SELECTED TEXT:
# 3G + Android.. Will this work?



## jayV (Jun 20, 2015)

Looking for advice here, please..

New to Uber, yet to go online and accept 1st trip.

Always owned a Blackberry (love/need my keyboard lol), so had to get an android for Uber, my 1st touchscreen... Picked up the Moto G by Motorola (after reading GREAT reviews + cheap price) for use w/ Uber partner app. The phone only runs on 3G which I'm using thru Verizon. Can't use 4G, is this a problem? Is most everyone on 4G I assume? 

I really did not want to put down the deposit and weekly fee for Uber phone. Couldn't justify it. Seems would be driving part-time for weeks just to knock out that big deposit. I thought I read the Uber phone they send out runs on 3G, so is 3G ok? will I have any problems? Just learned google maps today and didn't have a hiccup. Still worried lol..

Any feedback greatly appreciated... Thanks!!


----------



## IndyDriver (Nov 6, 2014)

3g will be plenty.


----------



## jayV (Jun 20, 2015)

IndyDriver said:


> 3g will be plenty.


Thanks for the info Indy

All this technology is new to me, so many phones, carriers, apps, 3g, 4g, etc.. i didn't even know how to accept a call when my new droid rang today.. props to youtube lol.


----------



## MJ Khan (Jun 3, 2015)

The original uber iPhone 4 ran on 3G with no issues


----------



## Showa50 (Nov 30, 2014)

Should be fine if that's all your running on it. That Moto was my first TNC phone, running multiple apps made it sluggish though.


----------



## UberDesson (Jan 18, 2015)

(Scene-based reasoning records)

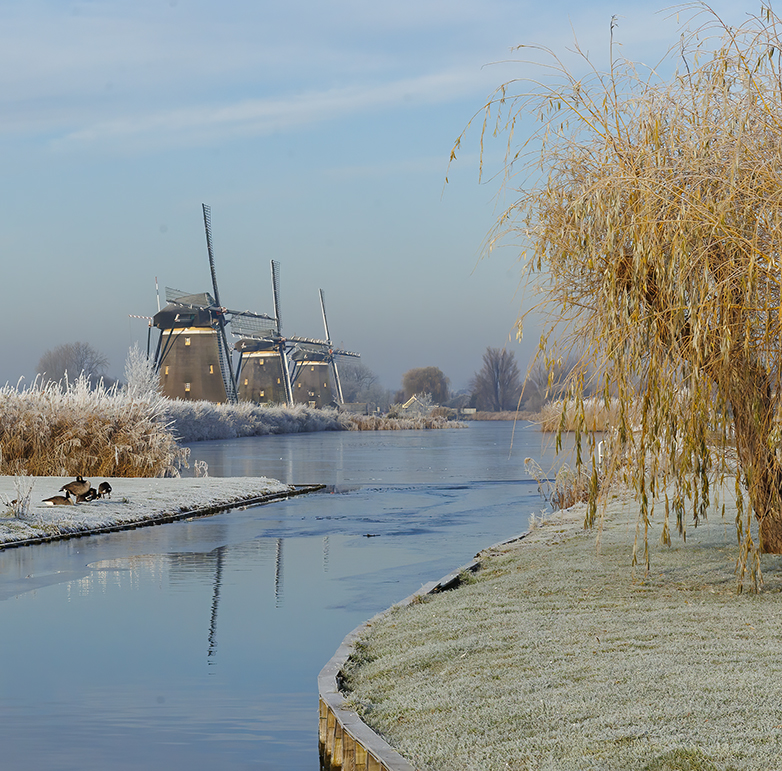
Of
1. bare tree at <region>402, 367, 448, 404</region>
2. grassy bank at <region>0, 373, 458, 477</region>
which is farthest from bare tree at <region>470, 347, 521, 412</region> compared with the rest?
grassy bank at <region>0, 373, 458, 477</region>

AIM OF THE EXERCISE:
In the forum thread, which phone did jayV buy to run the Uber partner app? Answer from the forum thread alone.

SOLUTION:
The Moto G by Motorola.